• Exercise instructions:
Reproduce every one of the following rows word for word, with no changes.

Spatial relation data
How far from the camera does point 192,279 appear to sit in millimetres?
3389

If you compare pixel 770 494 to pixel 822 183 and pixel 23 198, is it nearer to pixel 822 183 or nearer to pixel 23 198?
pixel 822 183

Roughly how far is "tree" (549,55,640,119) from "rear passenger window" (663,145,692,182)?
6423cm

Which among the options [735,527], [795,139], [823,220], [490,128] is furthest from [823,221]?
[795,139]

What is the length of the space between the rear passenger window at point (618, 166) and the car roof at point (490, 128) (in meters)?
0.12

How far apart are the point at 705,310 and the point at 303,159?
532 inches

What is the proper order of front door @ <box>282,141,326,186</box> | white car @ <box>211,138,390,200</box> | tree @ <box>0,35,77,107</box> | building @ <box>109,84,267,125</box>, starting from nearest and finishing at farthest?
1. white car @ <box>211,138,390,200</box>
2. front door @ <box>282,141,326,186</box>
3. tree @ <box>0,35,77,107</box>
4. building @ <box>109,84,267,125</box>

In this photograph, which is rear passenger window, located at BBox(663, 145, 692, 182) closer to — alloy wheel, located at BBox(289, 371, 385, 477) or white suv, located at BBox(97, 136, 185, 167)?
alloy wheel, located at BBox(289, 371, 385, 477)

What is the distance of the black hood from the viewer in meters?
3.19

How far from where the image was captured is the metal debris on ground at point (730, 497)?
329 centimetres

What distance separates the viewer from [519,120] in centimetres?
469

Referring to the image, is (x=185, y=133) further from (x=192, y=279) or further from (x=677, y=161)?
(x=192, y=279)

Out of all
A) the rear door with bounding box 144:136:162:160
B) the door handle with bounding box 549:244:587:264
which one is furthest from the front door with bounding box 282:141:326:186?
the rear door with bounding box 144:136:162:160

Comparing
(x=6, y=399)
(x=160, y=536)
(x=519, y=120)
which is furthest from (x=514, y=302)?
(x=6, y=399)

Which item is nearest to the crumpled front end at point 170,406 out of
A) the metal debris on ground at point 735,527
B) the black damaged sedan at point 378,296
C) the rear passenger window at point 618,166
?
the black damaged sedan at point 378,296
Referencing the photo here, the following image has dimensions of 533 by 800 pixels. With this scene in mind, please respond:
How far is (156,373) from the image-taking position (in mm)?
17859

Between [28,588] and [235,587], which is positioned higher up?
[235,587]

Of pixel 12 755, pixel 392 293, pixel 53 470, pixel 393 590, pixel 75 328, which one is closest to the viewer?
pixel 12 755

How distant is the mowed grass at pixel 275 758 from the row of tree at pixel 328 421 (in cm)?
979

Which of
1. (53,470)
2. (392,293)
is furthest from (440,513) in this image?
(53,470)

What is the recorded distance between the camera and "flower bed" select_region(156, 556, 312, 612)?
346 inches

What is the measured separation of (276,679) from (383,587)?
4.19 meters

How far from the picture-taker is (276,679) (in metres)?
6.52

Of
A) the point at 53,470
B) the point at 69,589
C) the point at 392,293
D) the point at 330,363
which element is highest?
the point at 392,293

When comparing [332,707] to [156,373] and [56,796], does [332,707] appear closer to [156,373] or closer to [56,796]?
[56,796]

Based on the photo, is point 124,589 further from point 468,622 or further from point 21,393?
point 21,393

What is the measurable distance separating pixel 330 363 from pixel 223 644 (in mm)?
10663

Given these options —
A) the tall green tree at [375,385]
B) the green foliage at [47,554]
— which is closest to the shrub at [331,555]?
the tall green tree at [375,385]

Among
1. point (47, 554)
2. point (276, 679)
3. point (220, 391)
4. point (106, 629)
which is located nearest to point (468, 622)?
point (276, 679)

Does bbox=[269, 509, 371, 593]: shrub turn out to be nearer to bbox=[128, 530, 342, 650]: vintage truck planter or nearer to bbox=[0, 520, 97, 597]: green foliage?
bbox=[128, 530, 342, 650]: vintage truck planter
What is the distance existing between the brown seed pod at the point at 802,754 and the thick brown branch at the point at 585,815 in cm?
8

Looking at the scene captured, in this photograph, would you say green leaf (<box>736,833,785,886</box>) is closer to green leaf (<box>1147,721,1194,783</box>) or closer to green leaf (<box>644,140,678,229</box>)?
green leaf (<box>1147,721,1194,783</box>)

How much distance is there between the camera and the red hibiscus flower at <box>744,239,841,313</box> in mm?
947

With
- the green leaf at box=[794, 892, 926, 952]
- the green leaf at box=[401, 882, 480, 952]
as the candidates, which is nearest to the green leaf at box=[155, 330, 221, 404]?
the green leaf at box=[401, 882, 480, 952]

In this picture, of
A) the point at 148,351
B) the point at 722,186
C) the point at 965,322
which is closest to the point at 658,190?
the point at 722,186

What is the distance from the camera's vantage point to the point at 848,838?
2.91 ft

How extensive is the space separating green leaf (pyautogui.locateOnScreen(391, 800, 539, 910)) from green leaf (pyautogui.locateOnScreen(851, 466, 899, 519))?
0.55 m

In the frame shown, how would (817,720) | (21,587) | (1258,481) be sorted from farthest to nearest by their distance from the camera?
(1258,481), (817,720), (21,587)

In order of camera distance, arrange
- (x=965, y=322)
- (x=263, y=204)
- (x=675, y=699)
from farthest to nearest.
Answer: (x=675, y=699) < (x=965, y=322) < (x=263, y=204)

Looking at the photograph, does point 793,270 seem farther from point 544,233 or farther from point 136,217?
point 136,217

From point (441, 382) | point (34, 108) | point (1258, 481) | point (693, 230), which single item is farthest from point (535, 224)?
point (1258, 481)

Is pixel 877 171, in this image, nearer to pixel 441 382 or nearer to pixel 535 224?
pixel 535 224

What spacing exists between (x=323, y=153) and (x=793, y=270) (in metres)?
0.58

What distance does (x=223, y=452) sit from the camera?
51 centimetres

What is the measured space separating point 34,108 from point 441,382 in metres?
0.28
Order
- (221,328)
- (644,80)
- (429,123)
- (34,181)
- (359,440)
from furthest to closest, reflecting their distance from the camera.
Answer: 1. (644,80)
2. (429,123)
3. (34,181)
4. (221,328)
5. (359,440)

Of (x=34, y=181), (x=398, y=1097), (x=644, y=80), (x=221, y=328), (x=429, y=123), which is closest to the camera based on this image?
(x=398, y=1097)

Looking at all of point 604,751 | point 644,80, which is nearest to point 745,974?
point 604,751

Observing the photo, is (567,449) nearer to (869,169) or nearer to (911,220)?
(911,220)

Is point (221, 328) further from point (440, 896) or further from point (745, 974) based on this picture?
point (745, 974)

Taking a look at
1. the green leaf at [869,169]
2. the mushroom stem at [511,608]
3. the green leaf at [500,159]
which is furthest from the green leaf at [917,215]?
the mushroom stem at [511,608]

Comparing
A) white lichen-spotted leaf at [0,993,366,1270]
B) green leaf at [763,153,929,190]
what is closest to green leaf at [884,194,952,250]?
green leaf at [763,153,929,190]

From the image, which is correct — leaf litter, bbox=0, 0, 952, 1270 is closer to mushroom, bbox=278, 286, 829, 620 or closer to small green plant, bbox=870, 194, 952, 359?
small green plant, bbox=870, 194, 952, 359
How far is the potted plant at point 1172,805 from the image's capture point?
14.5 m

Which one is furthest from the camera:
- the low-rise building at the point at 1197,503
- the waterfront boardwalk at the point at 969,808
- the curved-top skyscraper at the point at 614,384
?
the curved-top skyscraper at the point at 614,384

• Finished exercise:
How far from the camera does point 192,279 appear to sit in millimetres?
3389

If you compare pixel 770 494 to pixel 822 183 and pixel 23 198, is it nearer to pixel 822 183 or nearer to pixel 23 198?
pixel 822 183

Roughly how far is "tree" (549,55,640,119) from "rear passenger window" (663,145,692,182)?
6423cm

Which among the options [735,527], [795,139], [823,220], [490,128] is furthest from [823,221]?
[795,139]

What is the length of the space between the rear passenger window at point (618, 166) and the car roof at point (490, 128) (in meters)?
0.12

How far apart are the point at 705,310 and the point at 303,159?
532 inches

What is the proper order of front door @ <box>282,141,326,186</box> | white car @ <box>211,138,390,200</box> | tree @ <box>0,35,77,107</box> | building @ <box>109,84,267,125</box>, starting from nearest and finishing at farthest?
1. white car @ <box>211,138,390,200</box>
2. front door @ <box>282,141,326,186</box>
3. tree @ <box>0,35,77,107</box>
4. building @ <box>109,84,267,125</box>

In this photograph, which is rear passenger window, located at BBox(663, 145, 692, 182) closer to — alloy wheel, located at BBox(289, 371, 385, 477) or white suv, located at BBox(97, 136, 185, 167)?
alloy wheel, located at BBox(289, 371, 385, 477)

What is the distance of the black hood from the viewer in meters?
3.19

How far from where the image was captured is the metal debris on ground at point (730, 497)?
329 centimetres

What distance separates the viewer from [519,120] in centimetres?
469

Referring to the image, is (x=185, y=133) further from (x=192, y=279) or further from (x=677, y=161)?
(x=192, y=279)

Out of all
A) the rear door with bounding box 144:136:162:160
B) the door handle with bounding box 549:244:587:264
which one is furthest from the front door with bounding box 282:141:326:186?
the rear door with bounding box 144:136:162:160

Comparing
(x=6, y=399)
(x=160, y=536)
(x=519, y=120)
which is furthest from (x=514, y=302)?
(x=6, y=399)

Which item is nearest to the crumpled front end at point 170,406 out of
A) the metal debris on ground at point 735,527
B) the black damaged sedan at point 378,296
C) the rear passenger window at point 618,166
?
the black damaged sedan at point 378,296
Referencing the photo here, the following image has dimensions of 533 by 800 pixels. With this scene in mind, please respond:
How far is (156,373) from the image-taking position (in mm)?
17859

Between [28,588] and [235,587], which is positioned higher up?
[235,587]

Of pixel 12 755, pixel 392 293, pixel 53 470, pixel 393 590, pixel 75 328, which one is closest to the viewer?
pixel 12 755

How distant is the mowed grass at pixel 275 758 from the row of tree at pixel 328 421 (in cm)?
979

Which of
1. (53,470)
2. (392,293)
is furthest from (440,513) in this image?
(53,470)

What is the recorded distance between the camera and "flower bed" select_region(156, 556, 312, 612)?
346 inches

What is the measured separation of (276,679) from (383,587)?
4.19 meters

How far from the picture-taker is (276,679) (in metres)?
6.52

Of
A) the point at 53,470
B) the point at 69,589
C) the point at 392,293
D) the point at 330,363
which element is highest?
the point at 392,293

When comparing [332,707] to [156,373] and [56,796], does [332,707] appear closer to [156,373] or closer to [56,796]?
[56,796]

Based on the photo, is point 124,589 further from point 468,622 or further from point 21,393?
point 21,393

What is the measurable distance separating pixel 330 363 from pixel 223 644 (in mm)?
10663

Given these options —
A) the tall green tree at [375,385]
B) the green foliage at [47,554]
— which is closest to the shrub at [331,555]?
the tall green tree at [375,385]

Among
1. point (47, 554)
2. point (276, 679)
3. point (220, 391)
4. point (106, 629)
which is located nearest to point (468, 622)?
point (276, 679)

Does bbox=[269, 509, 371, 593]: shrub turn out to be nearer to bbox=[128, 530, 342, 650]: vintage truck planter or nearer to bbox=[0, 520, 97, 597]: green foliage?
bbox=[128, 530, 342, 650]: vintage truck planter
What is the distance existing between the brown seed pod at the point at 802,754 and the thick brown branch at the point at 585,815 in cm?
8

Looking at the scene captured, in this photograph, would you say green leaf (<box>736,833,785,886</box>) is closer to green leaf (<box>1147,721,1194,783</box>) or closer to green leaf (<box>644,140,678,229</box>)?
green leaf (<box>1147,721,1194,783</box>)

How much distance is there between the camera and the red hibiscus flower at <box>744,239,841,313</box> in mm?
947

With
- the green leaf at box=[794, 892, 926, 952]
- the green leaf at box=[401, 882, 480, 952]
as the candidates, which is nearest to the green leaf at box=[155, 330, 221, 404]?
the green leaf at box=[401, 882, 480, 952]

In this picture, of
A) the point at 148,351
B) the point at 722,186
C) the point at 965,322
which is closest to the point at 658,190?
the point at 722,186

What is the distance from the camera's vantage point to the point at 848,838?
2.91 ft

How extensive is the space separating green leaf (pyautogui.locateOnScreen(391, 800, 539, 910)) from green leaf (pyautogui.locateOnScreen(851, 466, 899, 519))?
0.55 m

In the frame shown, how would (817,720) | (21,587) | (1258,481) be sorted from farthest to nearest by their distance from the camera?
(1258,481), (817,720), (21,587)

In order of camera distance, arrange
- (x=965, y=322)
- (x=263, y=204)
- (x=675, y=699)
from farthest to nearest.
Answer: (x=675, y=699) < (x=965, y=322) < (x=263, y=204)

Looking at the photograph, does point 793,270 seem farther from point 544,233 or farther from point 136,217?
point 136,217

From point (441, 382) | point (34, 108) | point (1258, 481) | point (693, 230), which single item is farthest from point (535, 224)?
point (1258, 481)

Is pixel 877 171, in this image, nearer to pixel 441 382 or nearer to pixel 535 224?
pixel 535 224

What spacing exists between (x=323, y=153) and (x=793, y=270) (in metres)?
0.58

What distance does (x=223, y=452) sit from the camera?
51 centimetres

What is the measured space separating point 34,108 from point 441,382 in metres?
0.28
Order
- (221,328)
- (644,80)
- (429,123)
- (34,181)
- (359,440)
from furthest to closest, reflecting their distance from the camera.
Answer: 1. (644,80)
2. (429,123)
3. (34,181)
4. (221,328)
5. (359,440)

Of (x=34, y=181), (x=398, y=1097), (x=644, y=80), (x=221, y=328), (x=429, y=123), which is closest to the camera based on this image?
(x=398, y=1097)

Looking at all of point 604,751 | point 644,80, which is nearest to point 745,974?
point 604,751

Observing the photo, is (567,449) nearer to (869,169) or nearer to (911,220)?
(911,220)

Is point (221, 328) further from point (440, 896) or further from point (745, 974) based on this picture?
point (745, 974)

Taking a look at
1. the green leaf at [869,169]
2. the mushroom stem at [511,608]
3. the green leaf at [500,159]
which is furthest from the green leaf at [917,215]?
the mushroom stem at [511,608]

Comparing
A) white lichen-spotted leaf at [0,993,366,1270]
B) green leaf at [763,153,929,190]
what is closest to green leaf at [884,194,952,250]?
green leaf at [763,153,929,190]

From the image, which is correct — leaf litter, bbox=0, 0, 952, 1270 is closer to mushroom, bbox=278, 286, 829, 620 or closer to small green plant, bbox=870, 194, 952, 359?
small green plant, bbox=870, 194, 952, 359
How far is the potted plant at point 1172,805 from the image's capture point?
14.5 m

Which one is furthest from the camera:
- the low-rise building at the point at 1197,503
- the waterfront boardwalk at the point at 969,808
- the curved-top skyscraper at the point at 614,384
?
the curved-top skyscraper at the point at 614,384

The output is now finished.